Held-out perplexity (4 mask variants)

# Dense Qwen2.5-3B-Instruct
bash scripts/eval/dense.sh
# Random top-5504 per layer
bash scripts/eval/static_random.sh
# Static W_down norm top-5504 per layer
bash scripts/eval/static_norm.sh
# Trained IFPruning checkpoint
bash scripts/eval/ifpruned.sh

LM-Evaluation-Harness benchmarks

Default tasks: MMLU, HellaSwag, ARC-Challenge, PIQA, WinoGrande (all 0-shot, likelihood-based). The paper's full task list is also available via --tasks paper_full.

bash scripts/eval/lm_eval_harness.sh dense
bash scripts/eval/lm_eval_harness.sh random
bash scripts/eval/lm_eval_harness.sh static_norm
bash scripts/eval/lm_eval_harness.sh ifpruned

Mask diagnostic (extract + Jaccard / channel-frequency analysis)

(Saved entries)
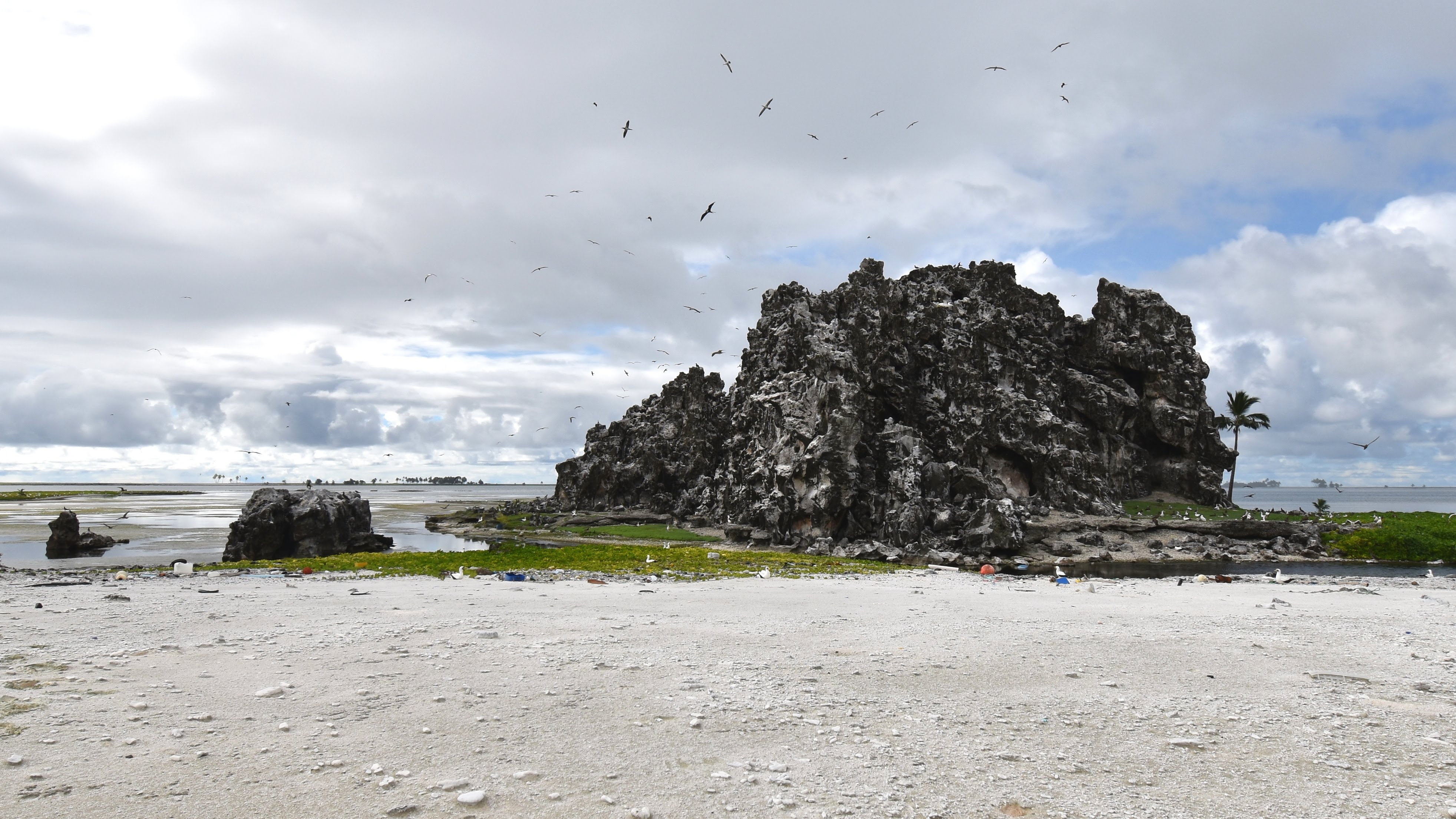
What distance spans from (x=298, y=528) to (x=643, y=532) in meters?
25.0

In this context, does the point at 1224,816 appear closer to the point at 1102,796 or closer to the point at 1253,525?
the point at 1102,796

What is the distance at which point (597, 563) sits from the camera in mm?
34375

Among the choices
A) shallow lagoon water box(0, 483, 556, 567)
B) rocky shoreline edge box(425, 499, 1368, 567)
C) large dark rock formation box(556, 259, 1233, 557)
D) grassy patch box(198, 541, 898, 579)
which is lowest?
shallow lagoon water box(0, 483, 556, 567)

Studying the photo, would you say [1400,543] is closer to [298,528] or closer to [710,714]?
[710,714]

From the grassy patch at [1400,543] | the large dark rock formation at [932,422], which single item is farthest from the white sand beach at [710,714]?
the grassy patch at [1400,543]

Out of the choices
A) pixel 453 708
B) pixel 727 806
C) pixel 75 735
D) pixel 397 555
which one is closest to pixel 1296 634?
pixel 727 806

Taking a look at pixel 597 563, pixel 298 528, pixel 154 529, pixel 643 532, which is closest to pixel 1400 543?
pixel 597 563

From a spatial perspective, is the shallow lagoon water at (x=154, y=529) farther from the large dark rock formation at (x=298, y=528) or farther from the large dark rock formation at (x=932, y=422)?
the large dark rock formation at (x=932, y=422)

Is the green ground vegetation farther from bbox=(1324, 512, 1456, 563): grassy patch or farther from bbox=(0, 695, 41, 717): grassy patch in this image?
bbox=(0, 695, 41, 717): grassy patch

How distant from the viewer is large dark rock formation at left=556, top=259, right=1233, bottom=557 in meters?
52.0

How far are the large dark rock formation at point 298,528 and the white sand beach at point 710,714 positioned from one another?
104 ft

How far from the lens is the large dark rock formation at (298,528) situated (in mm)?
46156

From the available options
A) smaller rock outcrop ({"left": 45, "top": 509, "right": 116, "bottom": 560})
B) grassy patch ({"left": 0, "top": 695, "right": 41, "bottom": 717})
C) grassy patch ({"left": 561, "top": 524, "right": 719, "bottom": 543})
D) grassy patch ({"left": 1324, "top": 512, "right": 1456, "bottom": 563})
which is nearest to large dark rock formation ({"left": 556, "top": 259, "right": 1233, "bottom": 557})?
grassy patch ({"left": 561, "top": 524, "right": 719, "bottom": 543})

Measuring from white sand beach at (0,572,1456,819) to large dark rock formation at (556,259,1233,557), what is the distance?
107ft
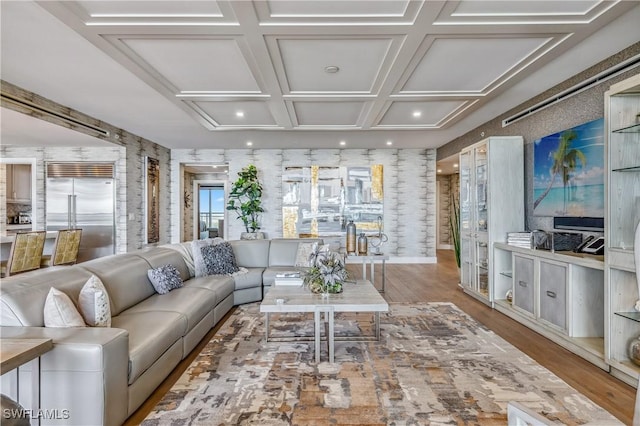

Work to complete —
a) Translate this sentence from the evaluation instructions above into Spanish: "The paper's full task list is also available via --tasks paper_full."
b) In the evaluation instructions, rewrite the paragraph beginning "Default tasks: MMLU" as a short bulleted list that keeps its main facts.

Exercise solutions —
a) La lista completa de tareas del artículo también está disponible mediante --tasks paper_full.

b)
- Default tasks: MMLU, HellaSwag, ARC-Challenge, PIQA, WinoGrande
- All are 0-shot and likelihood-based
- The paper's full task list is available via --tasks paper_full